If you’re considering switching to organic foods, the dirty dozen is a great place to start. I guarantee that once you try an organic apple you’ll be hooked.

Removing Pesticide Residues From Fruits and Vegetables

Before I talk about the methods you can use to remove pesticides from fruits and vegetables I want to point something out. All the fruits and vegetables that the USDA samples for pesticide residues are washed first under running water, just like you would do at home. In other words, the residues they found were STILL on the produce AFTER washing.

Also, as part of its pesticide sampling program, the FDA conducts a Total Diet Study. For this study they wash, peel and cook about a 1,000 samples of a variety of food and then measure the pesticide residues.

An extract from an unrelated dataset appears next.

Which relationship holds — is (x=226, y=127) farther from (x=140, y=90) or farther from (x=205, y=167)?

In their most recent study they found six different pesticides in 10%-15% of the samples. I’ve read several studies that also show that washing and cooking will reduce but not completely remove pesticide residues.

How to Remove Pesticides From Fruits and Vegetables

You might be wondering whether it’s worth buying some type of produce wash to remove pesticide residues. Save your money (to buy more organic produce). A handful of studies have determined that washing your fruits and vegetables under running water is just as effective. Here are some steps for reducing pesticide residues from produce.


  • Wash produce under running water (more effective than soaking)
  • Scrub thick-skinned produce with a vegetable brush.
  • Peel what you can (peaches, cucs, squash etc.)
  • Dry with cloth or paper towels
  • Discard outer layers of any leafy vegetable before washing.

You can also reduce surface pesticide residues with baking soda. A study published in 2017 found that soaking apples in baking soda and water and then rinsing the produce removed all surface pesticide residues.

The researchers stated that “Most pesticides are not stable at an alkaline pH, which breaks down the compounds and helps to wash them away.”  That suggests that the soak probably also works for other types of produce.

BUT, the soak did not remove pesticide residues that had entered the peel, namely the fungicide thiabendazole. Fungicides are designed to enter produce to prevent spoilage. Peeling fruits and veggies are the only way to remove them. And of course organic is the best way to go!

Baking Soda Soak

  • Dissolve ¼ of baking soda in ½ gallon of warm water. Soak produce for 15 minutes, then rinse in fresh water.

I threw a lot of information at you in this article, so let me bottom-line it. To reduce your exposure to pesticides on fruits and vegetables buy as much organic produce as is possible. Focus especially on the “Dirty Dozen”. Try to avoid produce grown in the 5 countries listed above. Finally, be diligent about washing and peeling your non organic produce.